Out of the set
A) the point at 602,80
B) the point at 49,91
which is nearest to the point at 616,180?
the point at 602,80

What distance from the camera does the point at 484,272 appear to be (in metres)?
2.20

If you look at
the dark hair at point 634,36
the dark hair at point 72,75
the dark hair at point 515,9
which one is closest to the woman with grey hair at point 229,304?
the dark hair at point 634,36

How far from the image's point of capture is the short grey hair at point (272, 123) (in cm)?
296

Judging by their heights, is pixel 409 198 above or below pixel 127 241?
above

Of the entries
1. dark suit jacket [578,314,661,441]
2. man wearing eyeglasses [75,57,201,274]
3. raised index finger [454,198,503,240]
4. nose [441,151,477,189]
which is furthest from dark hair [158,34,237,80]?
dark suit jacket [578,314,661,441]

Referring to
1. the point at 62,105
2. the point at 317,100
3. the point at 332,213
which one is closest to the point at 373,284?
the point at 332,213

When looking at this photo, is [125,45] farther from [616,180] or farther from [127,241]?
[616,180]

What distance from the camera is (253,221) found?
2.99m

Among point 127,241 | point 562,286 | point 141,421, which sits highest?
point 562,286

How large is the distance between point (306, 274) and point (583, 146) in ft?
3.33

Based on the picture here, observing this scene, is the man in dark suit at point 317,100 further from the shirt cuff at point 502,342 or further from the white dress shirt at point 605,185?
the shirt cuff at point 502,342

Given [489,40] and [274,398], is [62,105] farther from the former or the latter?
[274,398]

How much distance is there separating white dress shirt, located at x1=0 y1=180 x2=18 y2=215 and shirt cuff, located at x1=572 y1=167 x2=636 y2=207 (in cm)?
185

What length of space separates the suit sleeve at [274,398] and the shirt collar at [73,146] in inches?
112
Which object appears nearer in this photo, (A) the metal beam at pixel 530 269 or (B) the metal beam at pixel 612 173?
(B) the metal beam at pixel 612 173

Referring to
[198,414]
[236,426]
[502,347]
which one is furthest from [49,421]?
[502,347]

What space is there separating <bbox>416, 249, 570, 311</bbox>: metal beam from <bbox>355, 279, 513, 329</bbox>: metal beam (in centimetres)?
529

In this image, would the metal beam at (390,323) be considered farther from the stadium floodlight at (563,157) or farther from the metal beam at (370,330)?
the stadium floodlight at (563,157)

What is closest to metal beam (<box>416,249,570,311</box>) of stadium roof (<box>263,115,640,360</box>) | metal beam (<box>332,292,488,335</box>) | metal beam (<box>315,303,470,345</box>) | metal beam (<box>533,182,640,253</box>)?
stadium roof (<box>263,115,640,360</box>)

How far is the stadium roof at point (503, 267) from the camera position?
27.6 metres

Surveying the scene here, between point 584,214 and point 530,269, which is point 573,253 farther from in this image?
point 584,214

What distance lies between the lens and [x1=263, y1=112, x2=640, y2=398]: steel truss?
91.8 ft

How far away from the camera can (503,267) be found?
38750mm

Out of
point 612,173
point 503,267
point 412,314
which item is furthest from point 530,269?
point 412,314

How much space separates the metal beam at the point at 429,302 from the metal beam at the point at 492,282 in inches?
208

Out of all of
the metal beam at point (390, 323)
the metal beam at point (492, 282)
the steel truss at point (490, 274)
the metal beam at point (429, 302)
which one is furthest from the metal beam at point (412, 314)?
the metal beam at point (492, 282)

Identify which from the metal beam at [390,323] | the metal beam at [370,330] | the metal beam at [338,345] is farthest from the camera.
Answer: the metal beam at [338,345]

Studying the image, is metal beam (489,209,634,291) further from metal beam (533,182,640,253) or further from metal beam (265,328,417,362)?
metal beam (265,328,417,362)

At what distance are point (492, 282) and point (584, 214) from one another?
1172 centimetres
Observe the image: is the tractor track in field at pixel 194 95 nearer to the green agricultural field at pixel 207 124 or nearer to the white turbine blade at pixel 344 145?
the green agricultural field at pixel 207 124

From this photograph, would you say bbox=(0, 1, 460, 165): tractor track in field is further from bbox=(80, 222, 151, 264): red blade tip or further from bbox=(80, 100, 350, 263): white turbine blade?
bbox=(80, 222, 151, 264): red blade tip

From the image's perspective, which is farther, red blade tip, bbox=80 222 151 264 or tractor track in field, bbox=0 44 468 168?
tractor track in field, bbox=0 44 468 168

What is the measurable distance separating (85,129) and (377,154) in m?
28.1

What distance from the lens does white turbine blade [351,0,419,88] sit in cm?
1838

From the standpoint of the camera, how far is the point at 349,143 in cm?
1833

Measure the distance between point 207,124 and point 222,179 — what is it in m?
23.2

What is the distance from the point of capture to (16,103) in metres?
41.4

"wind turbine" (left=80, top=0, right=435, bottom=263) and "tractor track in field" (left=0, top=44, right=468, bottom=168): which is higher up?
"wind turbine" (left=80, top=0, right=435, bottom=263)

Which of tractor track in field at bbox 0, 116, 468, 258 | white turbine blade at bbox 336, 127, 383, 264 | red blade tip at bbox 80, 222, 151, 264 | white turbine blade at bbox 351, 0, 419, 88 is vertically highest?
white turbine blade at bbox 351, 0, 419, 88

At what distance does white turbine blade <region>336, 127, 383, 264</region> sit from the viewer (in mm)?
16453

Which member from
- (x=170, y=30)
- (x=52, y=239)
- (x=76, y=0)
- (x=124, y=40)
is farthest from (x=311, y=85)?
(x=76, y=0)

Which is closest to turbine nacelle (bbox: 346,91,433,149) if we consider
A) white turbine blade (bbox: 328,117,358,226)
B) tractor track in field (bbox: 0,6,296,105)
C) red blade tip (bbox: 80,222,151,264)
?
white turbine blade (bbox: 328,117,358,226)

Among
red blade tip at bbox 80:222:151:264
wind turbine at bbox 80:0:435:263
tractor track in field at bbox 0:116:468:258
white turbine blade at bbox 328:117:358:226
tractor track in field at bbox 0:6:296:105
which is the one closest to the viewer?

§ §

Task prompt = Everything from the line containing "Which member from" to the end of the data above should be quoted exactly, please, both ends included, and nothing outside that span.

Response =
Which member from
- (x=170, y=30)
- (x=52, y=239)
- (x=76, y=0)
- (x=124, y=40)
is farthest from (x=311, y=85)?
(x=76, y=0)

Which is closest to turbine nacelle (bbox: 346,91,433,149) if we consider
A) white turbine blade (bbox: 328,117,358,226)
B) tractor track in field (bbox: 0,6,296,105)
C) red blade tip (bbox: 80,222,151,264)
?
white turbine blade (bbox: 328,117,358,226)

Among
red blade tip at bbox 80:222:151:264
wind turbine at bbox 80:0:435:263
tractor track in field at bbox 0:116:468:258
white turbine blade at bbox 328:117:358:226
tractor track in field at bbox 0:6:296:105
which is the one closest to the viewer?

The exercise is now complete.